Paddlefish (family Polyodontidae) are primitive Chondrostean ray-finned fishes. The paddlefish can be distinguished by its large mouth and its elongated, spatula-like snout, called a rostrum, which is longer than the rest of the head. These fish are not closely related to sharks, which are in a different taxonomic class, but they do have some body parts that resemble those of sharks such as their skeletons, primarily composed of cartilage, and their deeply forked heterocercal tail fins. The age of this type of fish is hard to determine but many scientists[who?] think that they live 50 years or more.

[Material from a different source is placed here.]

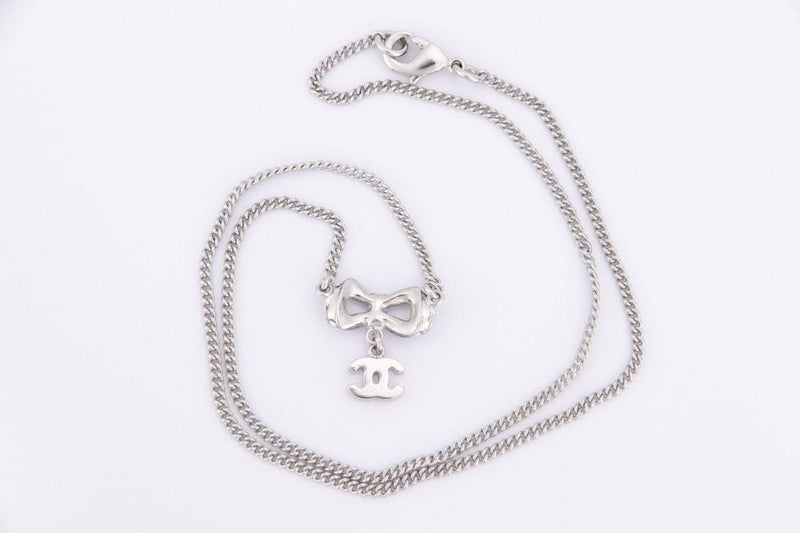 Attic House Necklace CHANEL NECKLACE SILVER BOWTIE PENDANT WDC, WITH BOX H-847-CHA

There are only two modern species of these fish: the Chinese paddlefish (Psephurus gladius) and the American paddlefish (Polyodon spathula). Both have declined greatly in abundance, and the Chinese species may now be extinct. In some areas, paddlefish are referred to as "Spoonbill", "Spoonies" or "Spoonbill Catfish". The American species is Missouri's State Aquatic Animal.

Classification[edit]

There are two currently or recently extant genera in this family and four (if not five) extinct genera: Polyodontidae

The Chinese paddlefish (Psephurus gladius) is (or was) known only from the Yangtze River in China. Nine-foot (3-meter) specimens weighing 300 kilograms (660 lb) have been recorded, and reports of 7 metres (23 ft) fish exist,[citation needed] although the existence of such large specimens is doubtful. They may now be extinct, with a recently completed three-year survey of the Yangtze finding no specimens.[2]

The American paddlefish (Polyodon spathula) is currently known from the Mississippi River watershed in the United States, including slow-flowing waters of the Mississippi River itself, as well as various tributaries including the Missouri River, Ohio River, Yellowstone River, Wisconsin River, Des Moines River, and Arkansas River systems. These fish were also found historically in Lake Erie, in the Great Lakes, but in May 2000, the Canadian Species at Risk Act listed the paddlefish as being extirpated in Canada.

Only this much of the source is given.